Gain-of-function research is countermeasure research. It’s the same process of finding and manipulating pathogens to produce a new virus—a Frankenstein virus. Once the virus is deadly enough, a vaccine is prepared, and then the whole thing is put on shelf in case an enemy or nature deploys that virus. Once the virus appears in the population, vaccines can be deployed, at a price, of course, because after all this is the corporate United States, racked with parasitic globalist predators.

In the early stages of COVID development and escape, did our medical countermeasure apparatus act independently of government? This is a question for a royal commission. Did anyone in this country accept orders from the United States military to do or not do a thing that may have interfered with this military pharmaceutical plan? That’s another question for a royal commission. Let me be clear: Australia has a long and enviable history of using our military to assist in civilian disasters to the benefit of all. If the need arises again, we should not hesitate to allow our military to help out again. The military should not be used against law-abiding civilians or against healthy civilians for the purposes of forced injections to transfer wealth to big pharma. What we saw was forced injection of people after succumbing to the threat of deprivation of their family’s livelihood and their ability to feed children. Fear, intimidation, blackmail and threats of loss of income and home are elements of force—inhuman force.
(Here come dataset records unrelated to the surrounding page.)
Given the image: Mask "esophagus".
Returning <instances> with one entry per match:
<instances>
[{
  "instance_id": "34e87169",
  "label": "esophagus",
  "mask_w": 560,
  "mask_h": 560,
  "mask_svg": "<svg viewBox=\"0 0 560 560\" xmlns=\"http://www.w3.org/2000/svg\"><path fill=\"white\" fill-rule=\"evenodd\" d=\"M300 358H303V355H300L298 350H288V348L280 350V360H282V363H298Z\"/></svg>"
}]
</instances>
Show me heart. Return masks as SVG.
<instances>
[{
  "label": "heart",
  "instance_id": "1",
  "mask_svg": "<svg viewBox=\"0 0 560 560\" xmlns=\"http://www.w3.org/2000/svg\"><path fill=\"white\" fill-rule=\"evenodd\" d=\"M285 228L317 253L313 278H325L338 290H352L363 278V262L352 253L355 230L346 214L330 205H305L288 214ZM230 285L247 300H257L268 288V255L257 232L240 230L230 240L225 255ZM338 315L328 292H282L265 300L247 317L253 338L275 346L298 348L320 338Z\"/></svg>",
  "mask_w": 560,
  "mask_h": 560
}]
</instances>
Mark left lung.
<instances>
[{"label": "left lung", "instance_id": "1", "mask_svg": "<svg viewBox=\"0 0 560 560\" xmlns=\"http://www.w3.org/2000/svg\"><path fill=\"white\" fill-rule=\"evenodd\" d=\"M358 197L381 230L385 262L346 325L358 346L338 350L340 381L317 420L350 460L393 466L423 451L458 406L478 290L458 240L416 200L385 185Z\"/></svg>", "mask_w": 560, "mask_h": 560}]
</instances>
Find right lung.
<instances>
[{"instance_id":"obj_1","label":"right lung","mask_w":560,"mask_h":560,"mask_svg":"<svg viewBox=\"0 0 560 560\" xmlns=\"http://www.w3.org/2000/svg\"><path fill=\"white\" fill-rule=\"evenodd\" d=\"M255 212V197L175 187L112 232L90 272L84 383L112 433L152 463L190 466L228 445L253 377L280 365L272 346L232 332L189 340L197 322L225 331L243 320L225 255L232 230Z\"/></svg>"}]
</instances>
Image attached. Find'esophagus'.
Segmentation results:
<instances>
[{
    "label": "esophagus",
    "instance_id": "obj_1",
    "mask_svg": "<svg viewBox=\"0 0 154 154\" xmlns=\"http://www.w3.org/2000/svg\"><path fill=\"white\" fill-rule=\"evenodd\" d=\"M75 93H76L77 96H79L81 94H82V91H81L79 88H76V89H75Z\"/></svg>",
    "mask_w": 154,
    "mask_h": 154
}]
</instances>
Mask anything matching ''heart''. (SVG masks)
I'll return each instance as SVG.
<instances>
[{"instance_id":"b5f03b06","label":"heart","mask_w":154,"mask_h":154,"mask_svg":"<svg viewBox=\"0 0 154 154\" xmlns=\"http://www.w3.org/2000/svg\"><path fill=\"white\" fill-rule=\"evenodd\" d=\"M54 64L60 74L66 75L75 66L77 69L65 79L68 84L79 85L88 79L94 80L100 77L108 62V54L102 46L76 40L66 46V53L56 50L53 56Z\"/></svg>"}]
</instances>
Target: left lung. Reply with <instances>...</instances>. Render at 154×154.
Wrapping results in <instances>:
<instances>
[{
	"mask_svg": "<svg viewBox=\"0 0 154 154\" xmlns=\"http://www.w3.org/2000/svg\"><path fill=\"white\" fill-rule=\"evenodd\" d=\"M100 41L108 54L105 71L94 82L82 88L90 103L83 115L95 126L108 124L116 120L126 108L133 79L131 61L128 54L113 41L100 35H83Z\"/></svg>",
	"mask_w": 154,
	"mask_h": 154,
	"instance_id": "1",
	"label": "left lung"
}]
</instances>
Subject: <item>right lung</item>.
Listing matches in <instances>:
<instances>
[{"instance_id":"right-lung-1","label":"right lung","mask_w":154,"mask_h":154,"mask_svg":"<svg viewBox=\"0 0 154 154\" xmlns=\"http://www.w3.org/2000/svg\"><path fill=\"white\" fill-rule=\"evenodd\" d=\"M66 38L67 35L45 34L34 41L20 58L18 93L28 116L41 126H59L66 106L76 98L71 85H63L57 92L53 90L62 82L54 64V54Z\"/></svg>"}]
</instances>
I have repeatedly said that COVID-19 was severely mismanaged, because it was never about health. It was about control of people and wealth transfer using deceit—deceit that’s inhuman, monstrously inhuman. We must know whether our TGA, in waving through a vaccine countermeasure that would not have been approved under normal circumstances, bowed to higher powers. Was this a military pharmaceutical operation or a civilian health operation? These are matters ordinarily dealt with in a royal commission. The Albanese Labor government broke its pre-election promise to have a royal commission. If it continues to break its promise, it will be complicit in hiding truth from the people, truth that is slowly yet relentlessly and inevitably coming out. Call the bloody royal commission now.